はるばるイギリスから電話がかかってきたのは、全米オープンが終わってしばらくたった頃だった。

「久しぶり。今、話せるか?」

「珍しいね、きみから電話してくるなんて。どうしたの?」

「9月30日の週、予定空いてるか?」

急に聞かれたものだから、あわててスケジュールを確認した。

「えーと……何の予定も入ってない」

「ちょうどよかった。
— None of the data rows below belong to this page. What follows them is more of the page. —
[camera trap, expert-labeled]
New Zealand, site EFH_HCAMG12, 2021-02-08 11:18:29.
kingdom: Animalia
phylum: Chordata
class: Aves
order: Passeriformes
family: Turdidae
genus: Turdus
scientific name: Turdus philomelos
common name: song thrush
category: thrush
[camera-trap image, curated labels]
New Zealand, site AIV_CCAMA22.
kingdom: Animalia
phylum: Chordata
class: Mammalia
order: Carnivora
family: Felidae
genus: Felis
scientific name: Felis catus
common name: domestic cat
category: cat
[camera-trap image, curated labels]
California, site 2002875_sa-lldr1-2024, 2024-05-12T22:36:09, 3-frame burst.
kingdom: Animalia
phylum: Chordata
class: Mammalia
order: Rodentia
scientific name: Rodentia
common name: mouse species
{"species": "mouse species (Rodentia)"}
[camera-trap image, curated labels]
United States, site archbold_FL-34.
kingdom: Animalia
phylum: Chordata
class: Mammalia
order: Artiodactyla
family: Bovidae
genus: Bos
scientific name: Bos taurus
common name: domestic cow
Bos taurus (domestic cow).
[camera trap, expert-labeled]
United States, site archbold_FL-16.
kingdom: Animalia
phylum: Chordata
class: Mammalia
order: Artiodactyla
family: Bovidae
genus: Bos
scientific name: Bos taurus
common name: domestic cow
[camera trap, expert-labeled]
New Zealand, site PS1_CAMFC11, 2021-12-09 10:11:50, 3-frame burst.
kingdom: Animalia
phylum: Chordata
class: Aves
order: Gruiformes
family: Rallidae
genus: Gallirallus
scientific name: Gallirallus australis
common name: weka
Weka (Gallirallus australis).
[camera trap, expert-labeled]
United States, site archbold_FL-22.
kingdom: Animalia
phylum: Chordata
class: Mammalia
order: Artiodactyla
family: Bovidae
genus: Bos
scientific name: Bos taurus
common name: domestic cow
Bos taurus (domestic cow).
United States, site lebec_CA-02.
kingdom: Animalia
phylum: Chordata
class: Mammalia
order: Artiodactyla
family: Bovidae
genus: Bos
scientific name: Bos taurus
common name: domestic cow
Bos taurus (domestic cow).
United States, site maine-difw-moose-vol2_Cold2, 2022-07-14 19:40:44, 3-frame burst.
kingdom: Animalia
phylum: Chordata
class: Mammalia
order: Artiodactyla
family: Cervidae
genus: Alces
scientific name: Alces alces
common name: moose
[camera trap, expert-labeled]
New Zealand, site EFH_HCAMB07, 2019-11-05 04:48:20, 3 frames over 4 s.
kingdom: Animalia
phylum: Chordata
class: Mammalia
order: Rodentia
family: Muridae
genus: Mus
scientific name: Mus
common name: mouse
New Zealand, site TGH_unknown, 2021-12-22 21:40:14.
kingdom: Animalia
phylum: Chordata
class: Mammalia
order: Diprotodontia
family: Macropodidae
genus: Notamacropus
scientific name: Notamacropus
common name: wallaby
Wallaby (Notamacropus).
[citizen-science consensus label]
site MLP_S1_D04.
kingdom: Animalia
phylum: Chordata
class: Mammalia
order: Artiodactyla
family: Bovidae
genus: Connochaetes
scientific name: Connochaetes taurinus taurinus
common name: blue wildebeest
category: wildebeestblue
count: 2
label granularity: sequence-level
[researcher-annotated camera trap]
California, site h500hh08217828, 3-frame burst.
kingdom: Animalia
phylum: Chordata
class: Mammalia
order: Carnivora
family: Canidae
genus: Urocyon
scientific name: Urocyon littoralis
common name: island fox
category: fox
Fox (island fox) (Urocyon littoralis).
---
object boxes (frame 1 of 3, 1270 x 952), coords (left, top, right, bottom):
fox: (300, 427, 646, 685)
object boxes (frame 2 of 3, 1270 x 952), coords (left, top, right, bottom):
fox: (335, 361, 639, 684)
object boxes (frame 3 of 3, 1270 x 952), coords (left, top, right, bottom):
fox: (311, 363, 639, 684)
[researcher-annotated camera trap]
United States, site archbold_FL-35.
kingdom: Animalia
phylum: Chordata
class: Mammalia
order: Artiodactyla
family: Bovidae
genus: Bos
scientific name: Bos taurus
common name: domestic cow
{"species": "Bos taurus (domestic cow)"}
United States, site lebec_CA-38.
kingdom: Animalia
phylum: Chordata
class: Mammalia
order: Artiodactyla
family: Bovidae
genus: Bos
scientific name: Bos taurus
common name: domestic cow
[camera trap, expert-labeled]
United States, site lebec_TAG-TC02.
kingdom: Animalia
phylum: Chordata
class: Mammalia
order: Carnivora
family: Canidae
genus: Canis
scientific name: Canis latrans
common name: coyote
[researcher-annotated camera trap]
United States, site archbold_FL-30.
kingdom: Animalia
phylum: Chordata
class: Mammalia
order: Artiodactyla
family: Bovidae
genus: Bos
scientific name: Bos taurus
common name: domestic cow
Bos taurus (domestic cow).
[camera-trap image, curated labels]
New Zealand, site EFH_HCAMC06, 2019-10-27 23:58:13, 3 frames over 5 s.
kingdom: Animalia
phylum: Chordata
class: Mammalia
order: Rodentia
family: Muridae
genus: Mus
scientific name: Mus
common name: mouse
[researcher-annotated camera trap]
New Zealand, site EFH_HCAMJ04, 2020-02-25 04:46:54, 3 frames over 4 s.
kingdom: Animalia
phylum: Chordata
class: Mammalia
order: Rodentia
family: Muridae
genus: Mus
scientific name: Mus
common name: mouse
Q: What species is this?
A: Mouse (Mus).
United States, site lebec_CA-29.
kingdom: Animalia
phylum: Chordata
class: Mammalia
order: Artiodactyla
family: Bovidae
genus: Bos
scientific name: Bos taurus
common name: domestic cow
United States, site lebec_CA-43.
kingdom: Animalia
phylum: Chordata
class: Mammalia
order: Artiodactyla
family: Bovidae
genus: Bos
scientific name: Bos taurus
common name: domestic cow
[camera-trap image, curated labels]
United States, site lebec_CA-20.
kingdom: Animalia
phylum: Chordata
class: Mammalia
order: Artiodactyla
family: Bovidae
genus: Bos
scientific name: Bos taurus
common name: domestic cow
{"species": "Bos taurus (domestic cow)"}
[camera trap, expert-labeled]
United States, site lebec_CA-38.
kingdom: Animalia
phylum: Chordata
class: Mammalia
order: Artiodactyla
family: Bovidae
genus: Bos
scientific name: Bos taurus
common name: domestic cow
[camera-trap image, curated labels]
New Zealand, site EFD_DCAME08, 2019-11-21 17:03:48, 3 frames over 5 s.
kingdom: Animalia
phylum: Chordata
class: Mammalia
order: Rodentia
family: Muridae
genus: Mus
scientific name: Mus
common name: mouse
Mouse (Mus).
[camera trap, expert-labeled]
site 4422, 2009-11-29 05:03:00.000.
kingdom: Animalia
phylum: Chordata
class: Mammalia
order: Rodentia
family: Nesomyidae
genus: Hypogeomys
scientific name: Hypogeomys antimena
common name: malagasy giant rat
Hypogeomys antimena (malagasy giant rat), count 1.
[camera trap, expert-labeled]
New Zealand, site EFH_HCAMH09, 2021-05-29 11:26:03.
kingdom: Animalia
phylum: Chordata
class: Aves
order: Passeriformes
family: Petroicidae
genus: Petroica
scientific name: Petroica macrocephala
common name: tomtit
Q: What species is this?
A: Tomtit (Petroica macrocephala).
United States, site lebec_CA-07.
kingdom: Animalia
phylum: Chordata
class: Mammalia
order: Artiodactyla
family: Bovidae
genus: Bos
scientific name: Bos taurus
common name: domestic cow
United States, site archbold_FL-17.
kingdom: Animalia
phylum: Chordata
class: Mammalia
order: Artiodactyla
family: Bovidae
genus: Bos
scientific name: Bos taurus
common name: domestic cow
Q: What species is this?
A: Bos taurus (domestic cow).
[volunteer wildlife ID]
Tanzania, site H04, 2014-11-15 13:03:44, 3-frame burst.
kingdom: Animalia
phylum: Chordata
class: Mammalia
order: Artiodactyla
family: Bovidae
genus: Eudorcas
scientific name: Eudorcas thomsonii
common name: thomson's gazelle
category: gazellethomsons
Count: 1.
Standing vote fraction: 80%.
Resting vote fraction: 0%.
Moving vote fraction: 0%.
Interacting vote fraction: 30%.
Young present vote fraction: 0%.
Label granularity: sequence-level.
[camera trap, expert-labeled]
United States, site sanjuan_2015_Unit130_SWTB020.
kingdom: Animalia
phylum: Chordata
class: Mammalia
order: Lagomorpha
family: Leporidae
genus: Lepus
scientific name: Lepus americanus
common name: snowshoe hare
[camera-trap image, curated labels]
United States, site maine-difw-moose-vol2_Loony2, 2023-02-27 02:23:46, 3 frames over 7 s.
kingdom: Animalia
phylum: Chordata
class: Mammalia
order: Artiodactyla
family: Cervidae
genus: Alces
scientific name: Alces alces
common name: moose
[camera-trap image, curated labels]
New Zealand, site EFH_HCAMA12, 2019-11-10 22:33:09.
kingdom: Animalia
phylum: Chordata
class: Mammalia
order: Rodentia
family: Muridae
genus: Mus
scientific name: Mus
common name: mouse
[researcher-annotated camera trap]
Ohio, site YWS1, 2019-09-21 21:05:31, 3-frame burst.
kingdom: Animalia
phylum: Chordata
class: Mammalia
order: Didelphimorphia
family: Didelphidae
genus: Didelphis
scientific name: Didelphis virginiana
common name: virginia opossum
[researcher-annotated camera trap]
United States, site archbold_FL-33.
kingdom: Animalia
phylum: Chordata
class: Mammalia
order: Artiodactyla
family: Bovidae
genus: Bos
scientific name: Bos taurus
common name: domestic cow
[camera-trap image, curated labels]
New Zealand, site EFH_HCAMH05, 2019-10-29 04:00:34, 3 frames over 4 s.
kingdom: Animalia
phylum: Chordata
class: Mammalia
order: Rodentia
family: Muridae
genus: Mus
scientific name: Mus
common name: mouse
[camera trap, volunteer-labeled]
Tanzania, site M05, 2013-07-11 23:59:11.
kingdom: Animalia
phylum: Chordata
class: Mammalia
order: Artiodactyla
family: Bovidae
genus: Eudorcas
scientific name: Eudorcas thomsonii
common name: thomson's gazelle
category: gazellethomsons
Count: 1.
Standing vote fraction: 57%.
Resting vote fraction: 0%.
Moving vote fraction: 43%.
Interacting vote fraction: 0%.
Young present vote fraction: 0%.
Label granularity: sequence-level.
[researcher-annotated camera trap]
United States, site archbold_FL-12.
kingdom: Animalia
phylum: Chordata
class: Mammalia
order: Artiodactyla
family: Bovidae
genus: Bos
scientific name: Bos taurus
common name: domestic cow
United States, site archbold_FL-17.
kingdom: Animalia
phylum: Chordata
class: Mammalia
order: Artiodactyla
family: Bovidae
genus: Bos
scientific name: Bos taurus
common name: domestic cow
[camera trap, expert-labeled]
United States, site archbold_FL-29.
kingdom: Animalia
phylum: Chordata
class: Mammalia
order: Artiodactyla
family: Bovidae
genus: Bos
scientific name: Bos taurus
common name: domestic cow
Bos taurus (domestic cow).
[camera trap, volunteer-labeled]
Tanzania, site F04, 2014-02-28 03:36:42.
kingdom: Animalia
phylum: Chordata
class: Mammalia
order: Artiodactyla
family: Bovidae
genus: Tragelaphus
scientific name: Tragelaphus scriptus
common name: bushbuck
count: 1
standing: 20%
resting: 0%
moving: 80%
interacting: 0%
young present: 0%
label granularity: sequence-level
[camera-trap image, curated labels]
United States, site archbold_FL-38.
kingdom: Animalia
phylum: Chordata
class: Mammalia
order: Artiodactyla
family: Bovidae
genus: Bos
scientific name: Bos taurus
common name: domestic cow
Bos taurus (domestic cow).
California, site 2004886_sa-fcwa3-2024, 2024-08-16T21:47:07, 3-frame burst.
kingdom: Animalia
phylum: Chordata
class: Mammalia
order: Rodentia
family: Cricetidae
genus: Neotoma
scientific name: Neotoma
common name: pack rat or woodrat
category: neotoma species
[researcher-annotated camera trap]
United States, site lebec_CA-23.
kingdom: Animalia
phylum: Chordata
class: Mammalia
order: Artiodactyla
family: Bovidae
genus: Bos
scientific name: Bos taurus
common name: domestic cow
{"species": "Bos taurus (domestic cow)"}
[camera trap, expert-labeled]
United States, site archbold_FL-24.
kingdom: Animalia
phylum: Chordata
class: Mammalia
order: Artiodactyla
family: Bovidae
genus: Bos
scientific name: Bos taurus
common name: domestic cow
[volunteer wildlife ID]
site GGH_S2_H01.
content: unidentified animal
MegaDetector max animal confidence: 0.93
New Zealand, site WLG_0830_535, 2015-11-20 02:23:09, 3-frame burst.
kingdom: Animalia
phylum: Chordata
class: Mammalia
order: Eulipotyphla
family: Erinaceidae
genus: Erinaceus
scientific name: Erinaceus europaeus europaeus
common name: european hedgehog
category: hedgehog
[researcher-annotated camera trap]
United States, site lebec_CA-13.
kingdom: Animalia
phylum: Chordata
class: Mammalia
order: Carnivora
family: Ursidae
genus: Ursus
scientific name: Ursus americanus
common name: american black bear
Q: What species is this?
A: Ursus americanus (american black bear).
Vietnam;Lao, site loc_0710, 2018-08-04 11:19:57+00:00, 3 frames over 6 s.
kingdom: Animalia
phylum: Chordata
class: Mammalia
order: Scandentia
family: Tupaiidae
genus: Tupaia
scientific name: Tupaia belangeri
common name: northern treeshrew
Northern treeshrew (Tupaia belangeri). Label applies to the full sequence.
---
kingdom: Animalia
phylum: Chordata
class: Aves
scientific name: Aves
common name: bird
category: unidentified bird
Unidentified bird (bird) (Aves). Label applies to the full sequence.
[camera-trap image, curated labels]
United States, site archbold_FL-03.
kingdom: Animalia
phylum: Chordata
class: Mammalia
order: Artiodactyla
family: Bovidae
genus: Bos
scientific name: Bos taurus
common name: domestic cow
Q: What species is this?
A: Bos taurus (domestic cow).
東京の大会、おれの代わりに出ろよ」

「い、いきなりそんなこと言われても……きみの代わりって、もしかして」

彼は苦い声になった。

「うん、背中のことで。今シーズン残りは大会に出れないからさ。来年に備えるんだ」

「そうか。治療じゃしょうがないけど、きみとツアーで会えないのは寂しいな」

「ふーん。……東京でがんばったら、ファイナルズに出れるかもしれないぞ」

相手はぶっきらぼうにそう言った。

もしかして、ぼくの成績を気にしてくれているのかな。

でも、彼にとってぼくもライバルの一人だし、そんなことあるはずがない。

「そういうことなら、出場するよ。前に出てから何年も経ってるし」

彼はほっとしたようだ。

「そりゃよかった。ああ、念のため。間違えて北京に行くんじゃねえぞ」

「ま、間違えないよ! 東京はお寿司食べられるところだよね、きみの好きな」

二人で笑った。

「東京の大会、勝てよ。それじゃ」

あっさり電話を切られそうだったので、あわてて止めた。

「ちょっと待って。きみの方も、勝ってほしい」

「おれが?」

「うん。その、手術とか、治療のこと。勝って、元気で来年のツアーで会おうよ」

相手の声はいつもよりやわらかくなった。